Work instruction
Write out the data word for word and drop any picture you find.

Entries shown
= = = = = = =

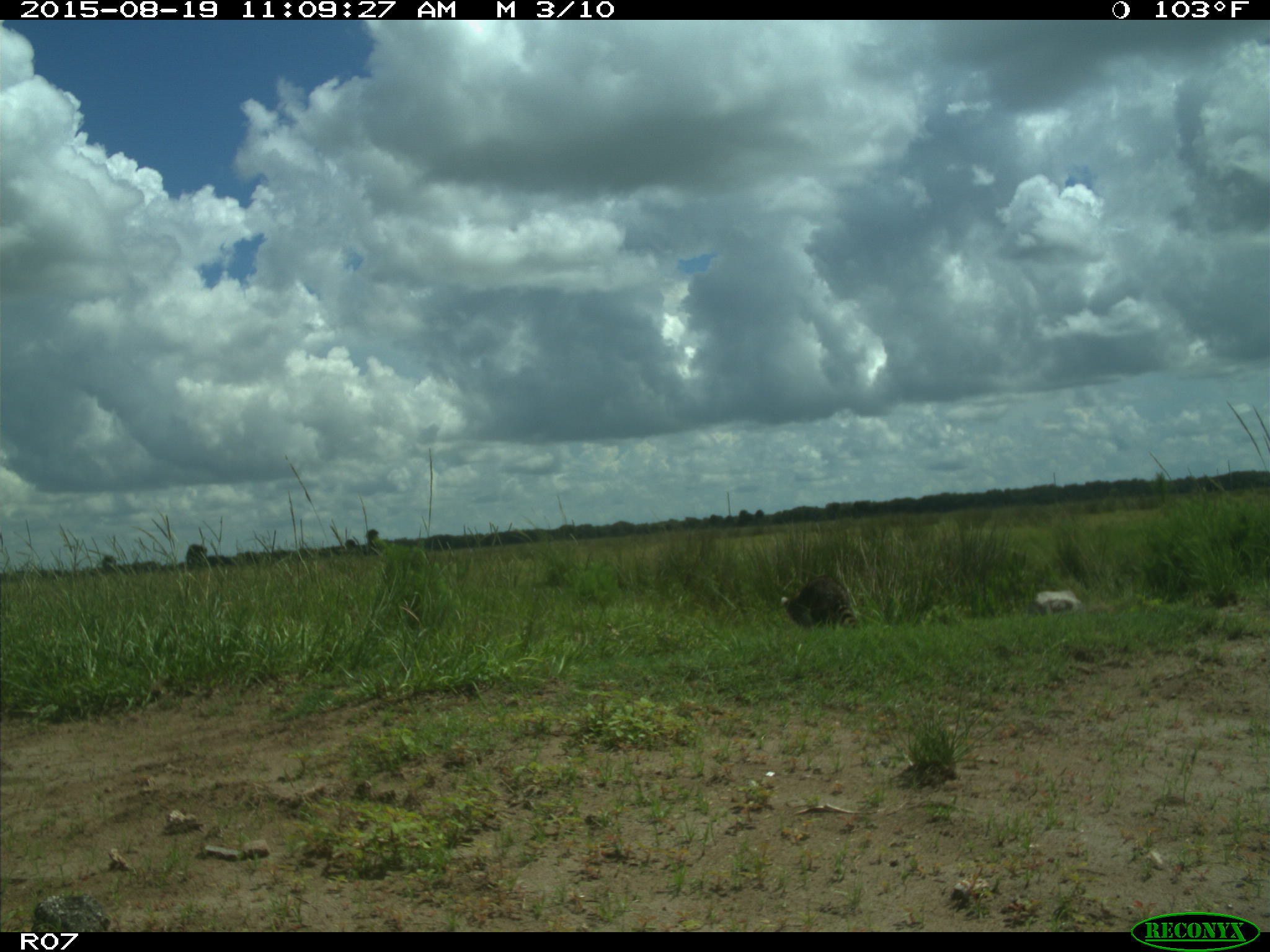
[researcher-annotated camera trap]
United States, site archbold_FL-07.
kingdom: Animalia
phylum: Chordata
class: Mammalia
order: Carnivora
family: Procyonidae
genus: Procyon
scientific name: Procyon lotor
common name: common raccoon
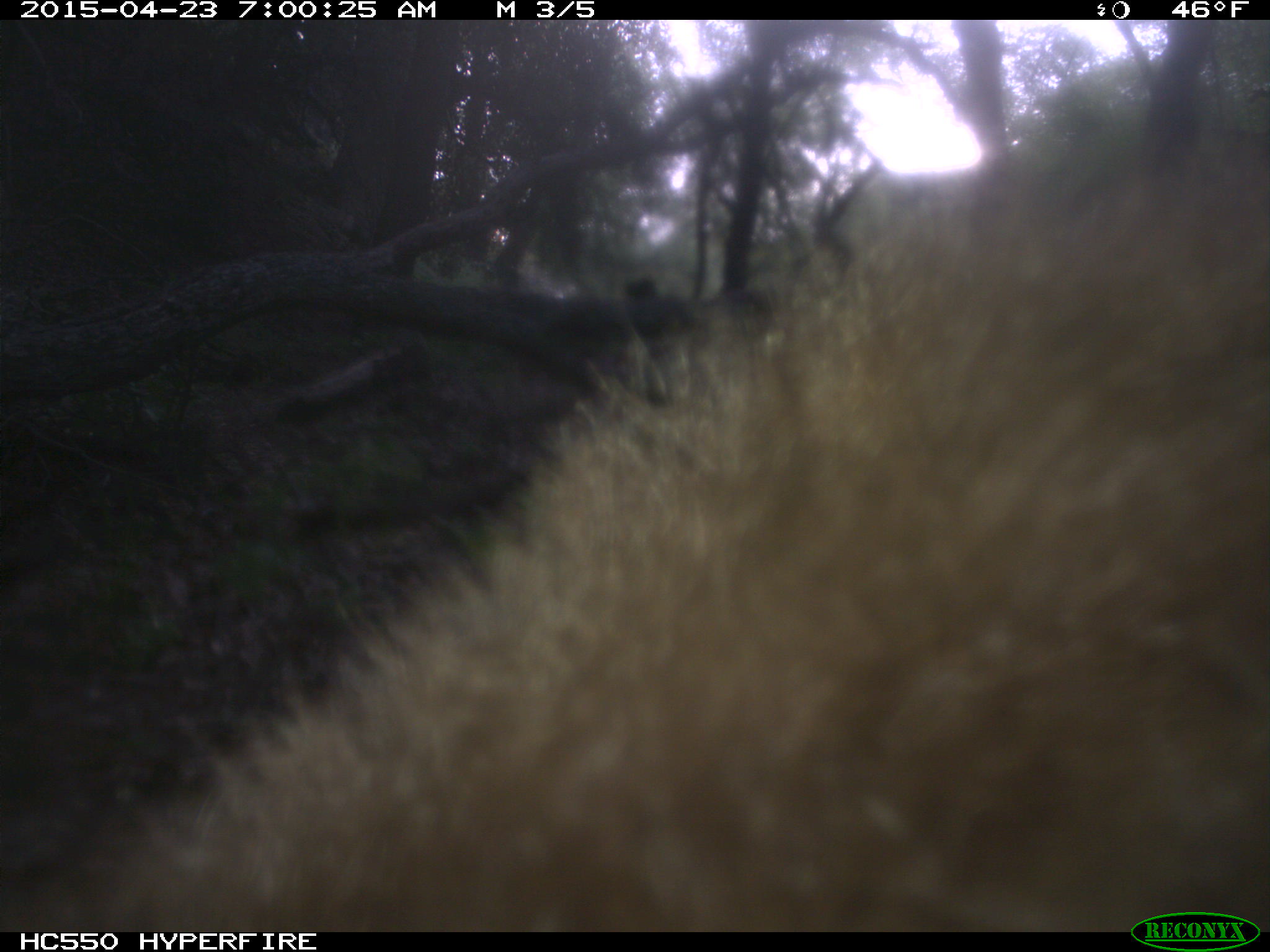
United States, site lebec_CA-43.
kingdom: Animalia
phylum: Chordata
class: Mammalia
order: Carnivora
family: Ursidae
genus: Ursus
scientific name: Ursus americanus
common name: american black bear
Ursus americanus (american black bear).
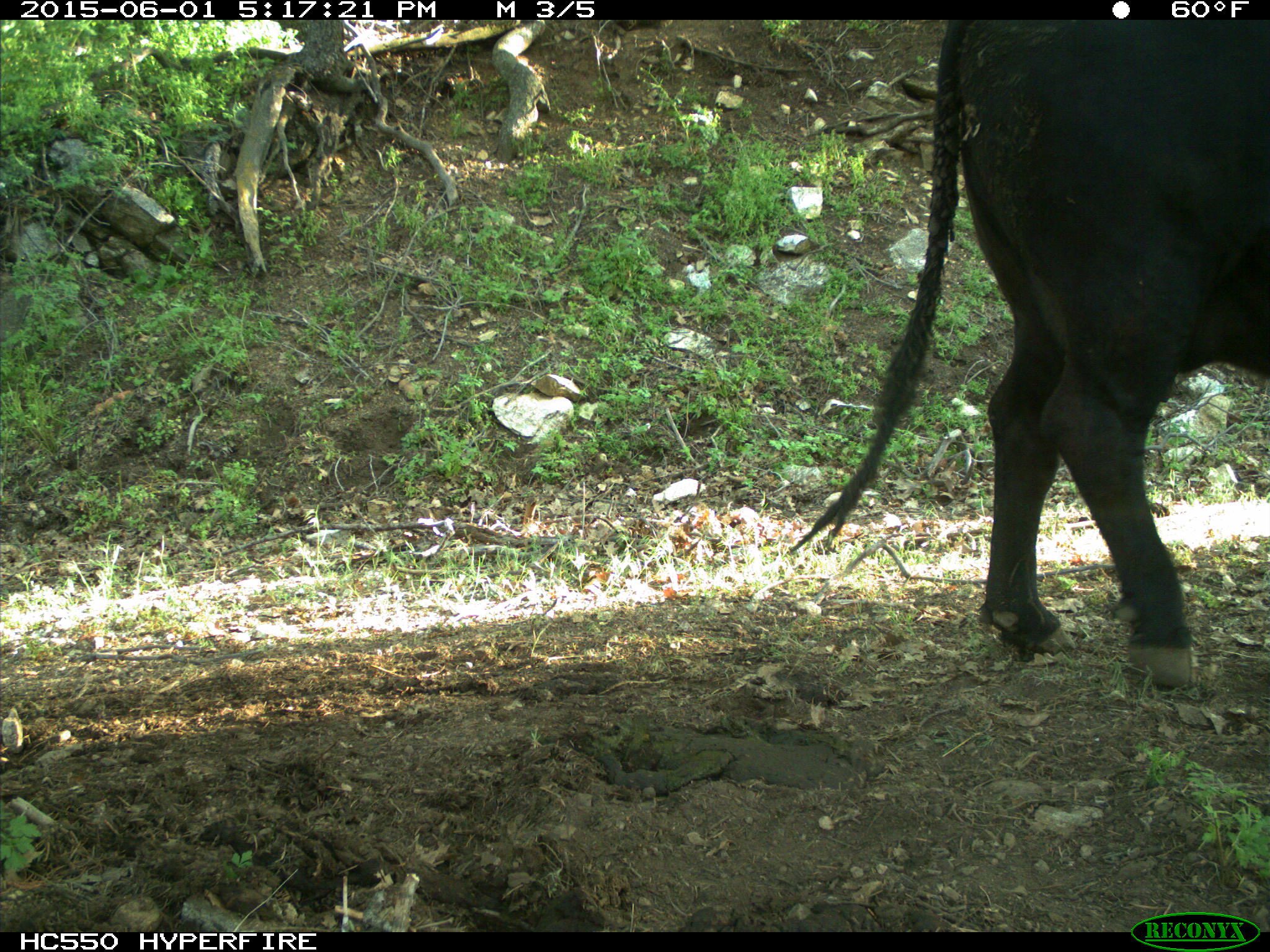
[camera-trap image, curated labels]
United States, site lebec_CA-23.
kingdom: Animalia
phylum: Chordata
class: Mammalia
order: Artiodactyla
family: Bovidae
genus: Bos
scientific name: Bos taurus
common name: domestic cow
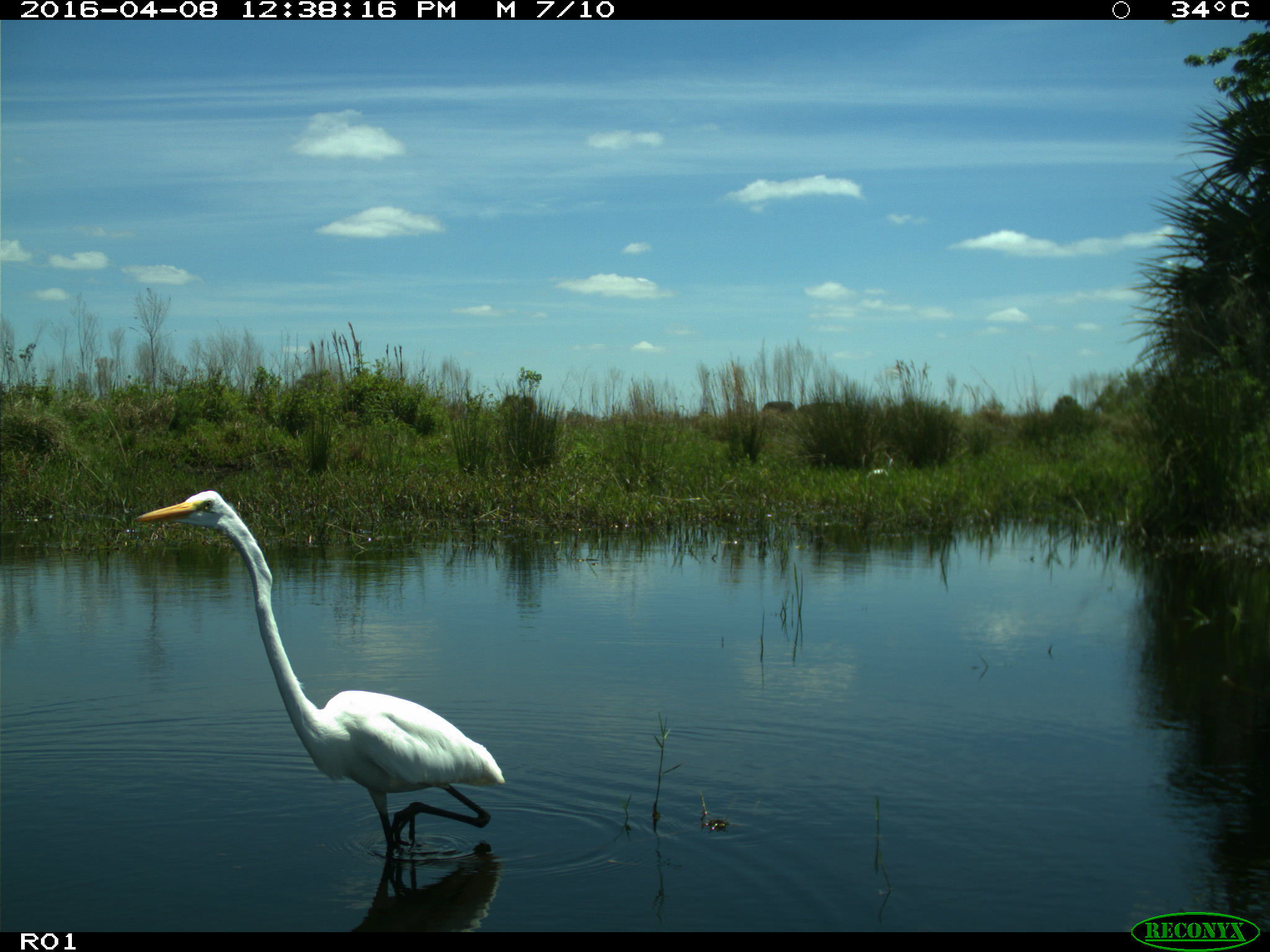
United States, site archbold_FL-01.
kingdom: Animalia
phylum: Chordata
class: Aves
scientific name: Aves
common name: birds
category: unidentified bird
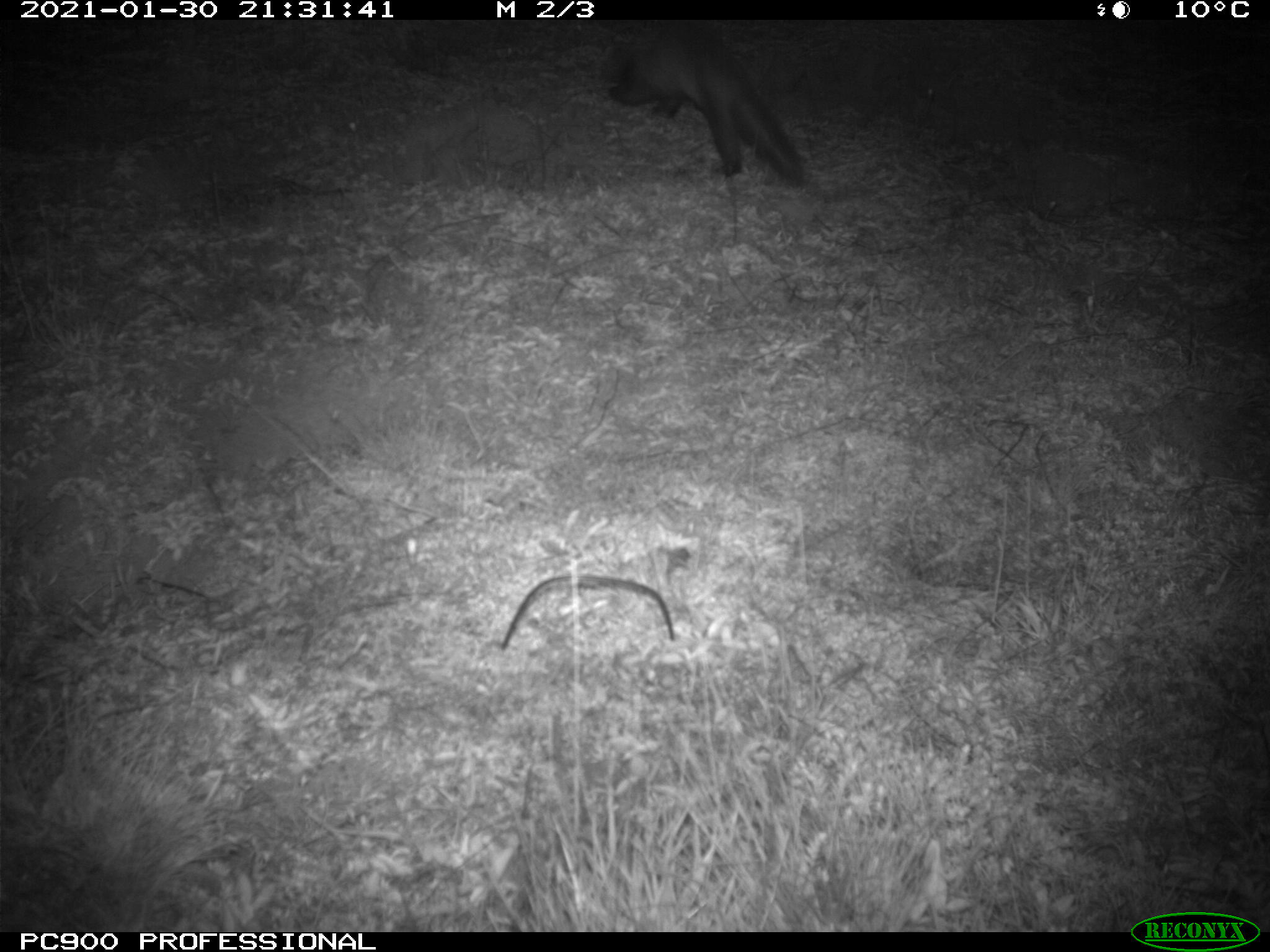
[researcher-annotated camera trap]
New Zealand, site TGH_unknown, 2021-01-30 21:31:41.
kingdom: Animalia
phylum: Chordata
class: Mammalia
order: Carnivora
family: Mustelidae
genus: Mustela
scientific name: Mustela furo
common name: ferret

= = = = = = =

Task solution
[researcher-annotated camera trap]
United States, site archbold_FL-07.
kingdom: Animalia
phylum: Chordata
class: Mammalia
order: Carnivora
family: Procyonidae
genus: Procyon
scientific name: Procyon lotor
common name: common raccoon
United States, site lebec_CA-43.
kingdom: Animalia
phylum: Chordata
class: Mammalia
order: Carnivora
family: Ursidae
genus: Ursus
scientific name: Ursus americanus
common name: american black bear
Ursus americanus (american black bear).
[camera-trap image, curated labels]
United States, site lebec_CA-23.
kingdom: Animalia
phylum: Chordata
class: Mammalia
order: Artiodactyla
family: Bovidae
genus: Bos
scientific name: Bos taurus
common name: domestic cow
United States, site archbold_FL-01.
kingdom: Animalia
phylum: Chordata
class: Aves
scientific name: Aves
common name: birds
category: unidentified bird
[researcher-annotated camera trap]
New Zealand, site TGH_unknown, 2021-01-30 21:31:41.
kingdom: Animalia
phylum: Chordata
class: Mammalia
order: Carnivora
family: Mustelidae
genus: Mustela
scientific name: Mustela furo
common name: ferret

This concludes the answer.